State how many lines in the entries below hold the word "name", with nothing besides the number.

**DATASET RECORDS**:
◆ ◆ ◆

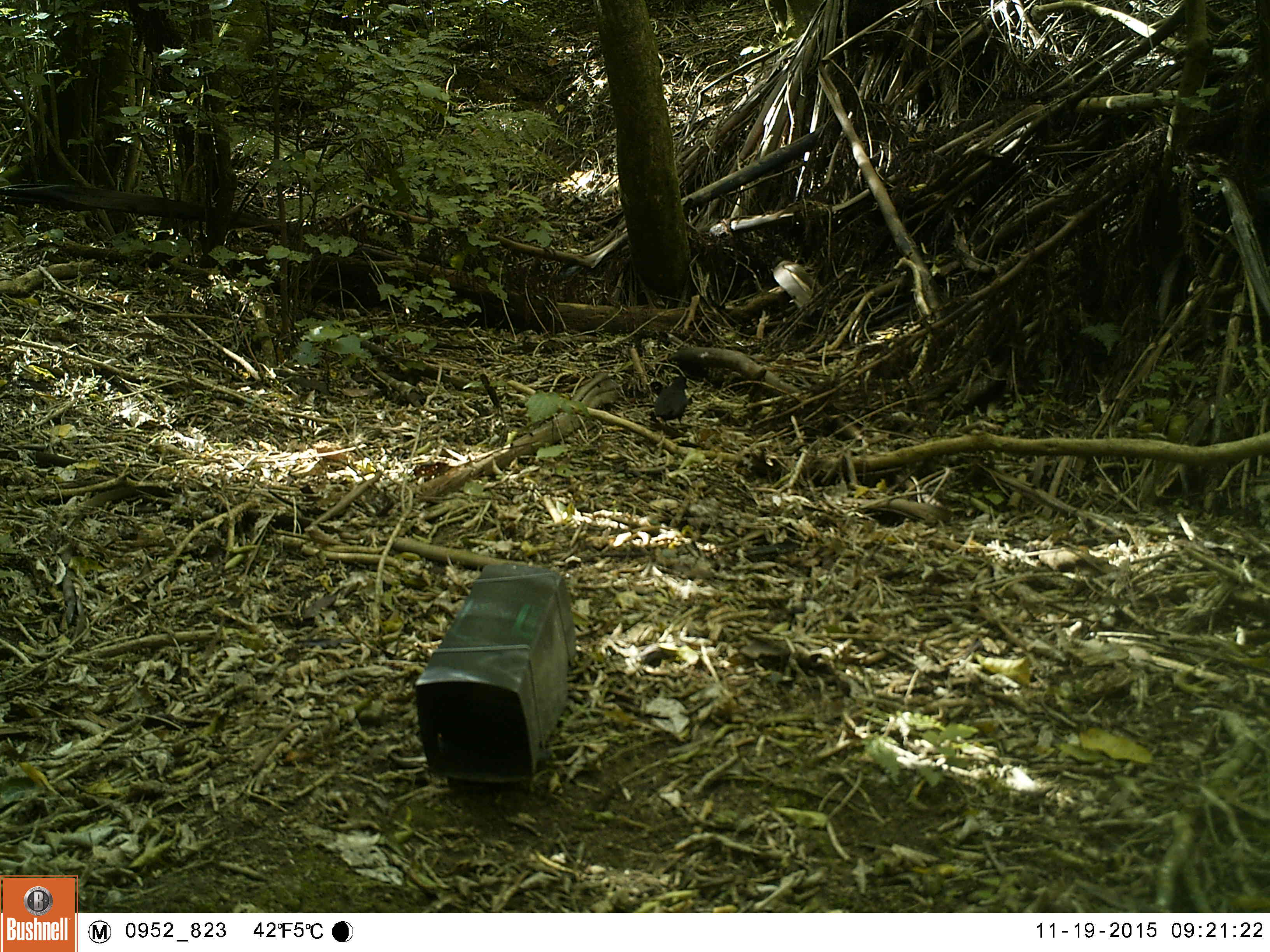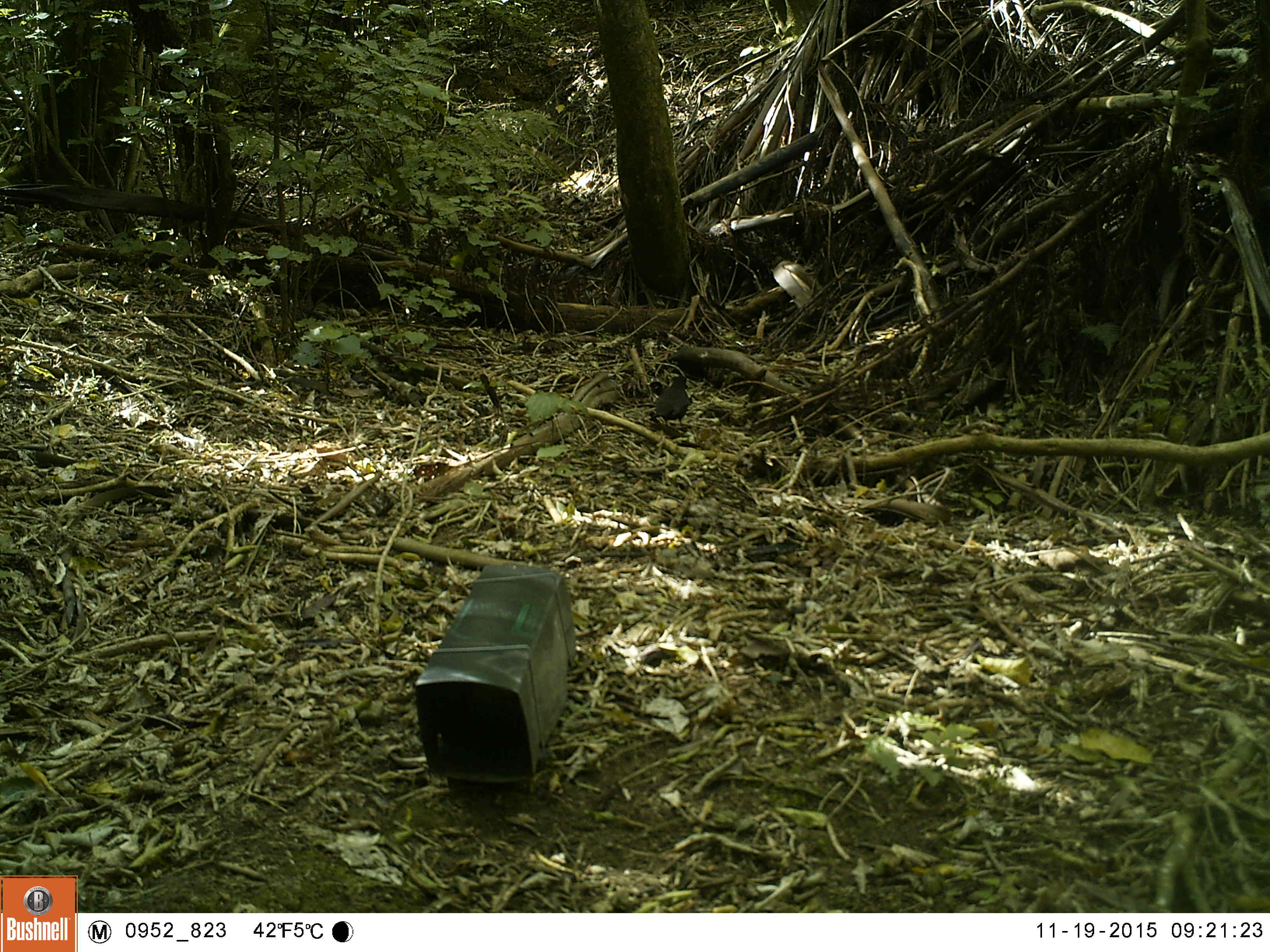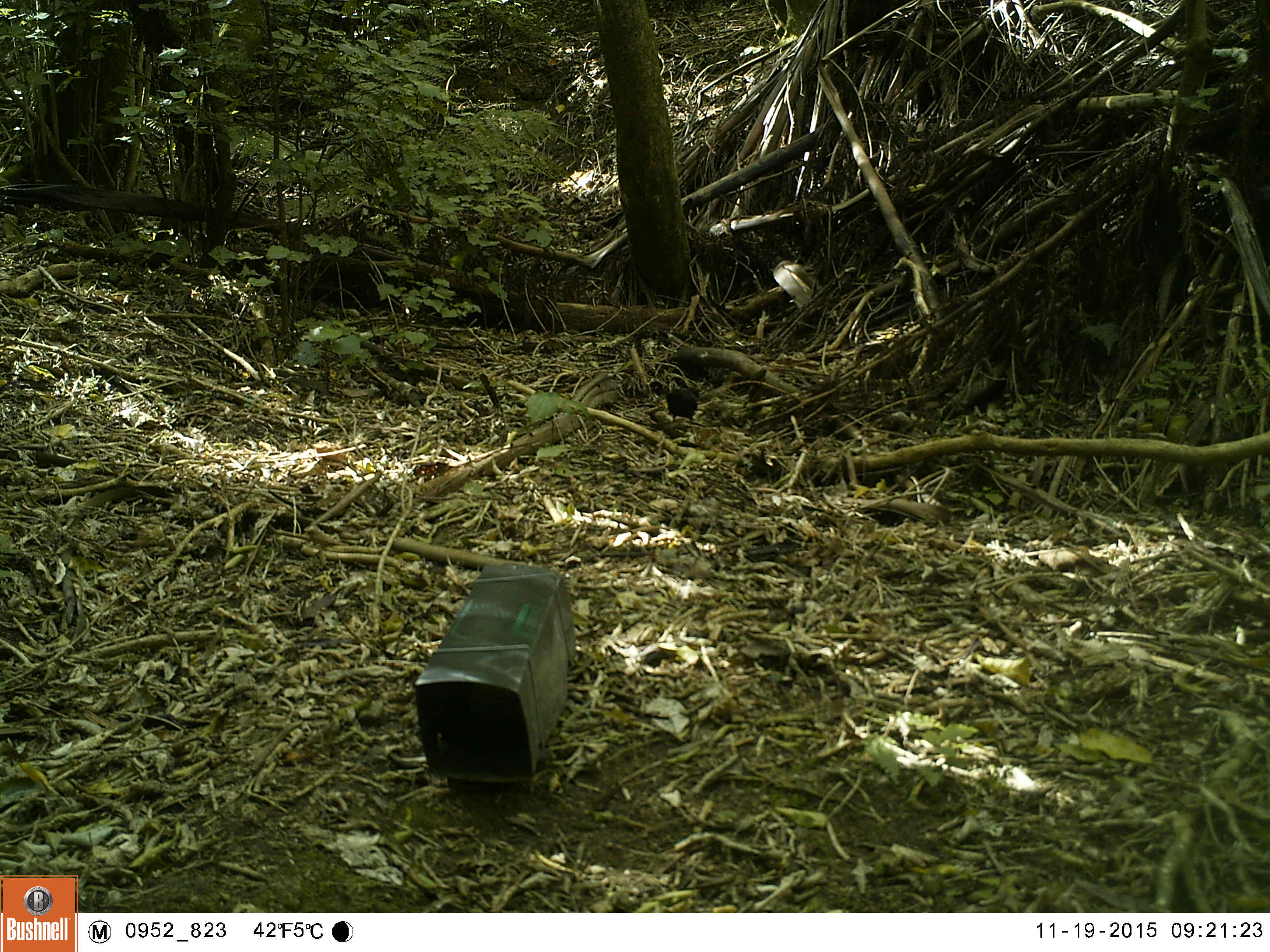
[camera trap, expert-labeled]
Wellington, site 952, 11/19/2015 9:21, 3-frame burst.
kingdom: Animalia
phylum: Chordata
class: Aves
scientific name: Aves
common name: bird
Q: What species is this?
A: Bird (Aves).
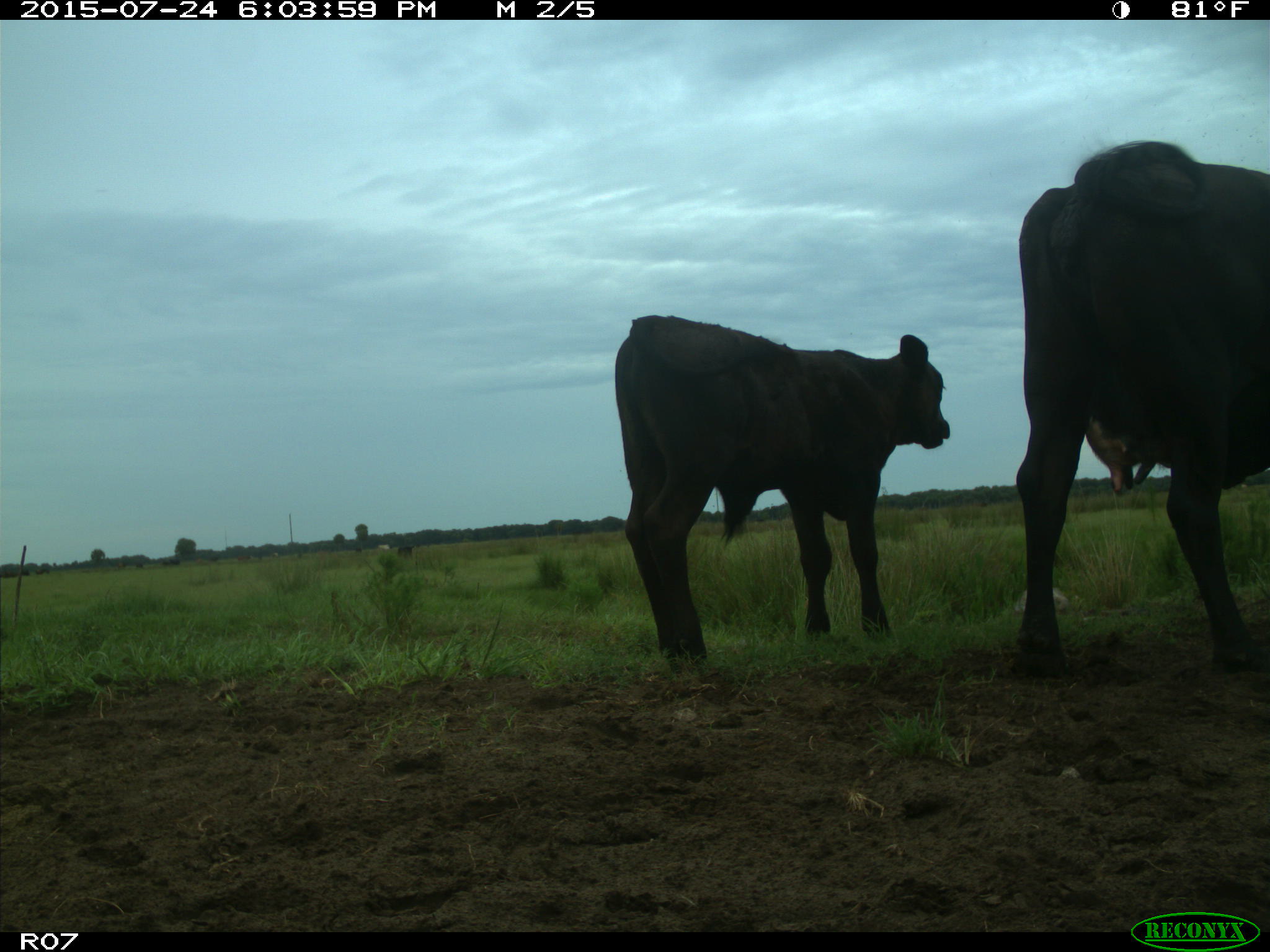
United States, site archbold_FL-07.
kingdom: Animalia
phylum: Chordata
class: Mammalia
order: Artiodactyla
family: Bovidae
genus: Bos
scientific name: Bos taurus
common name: domestic cow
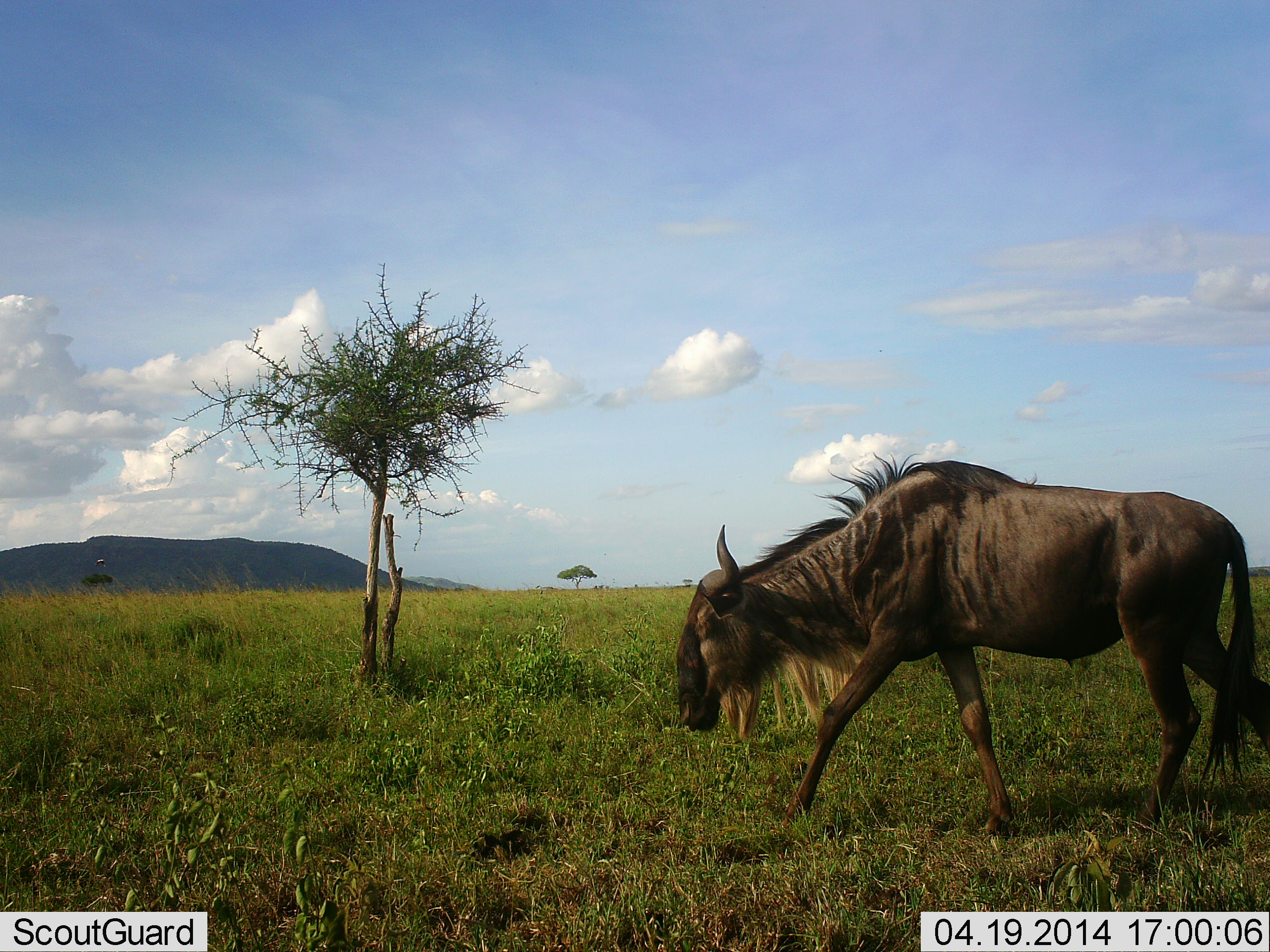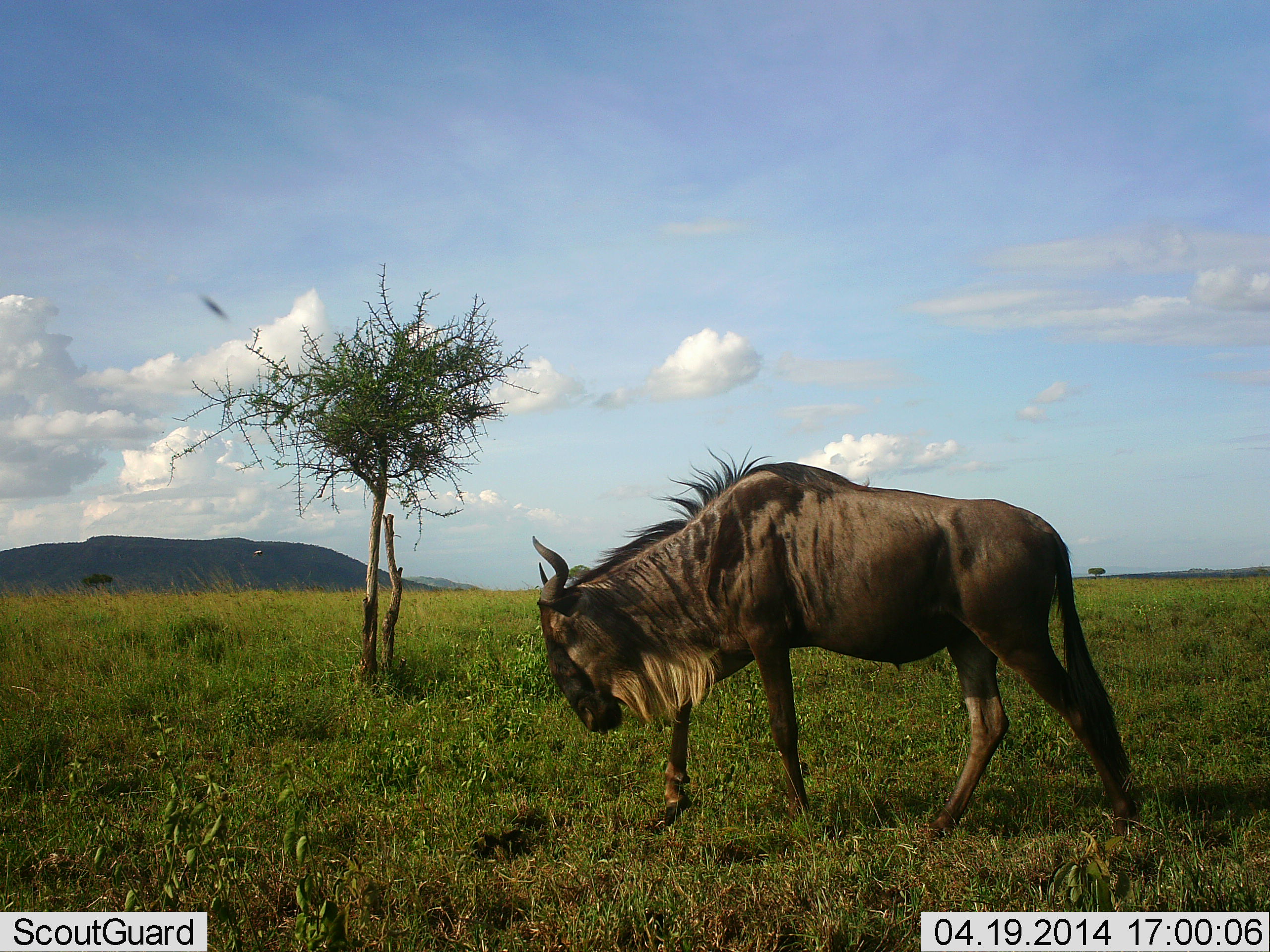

◆ ◆ ◆

**RESPONSE**: 4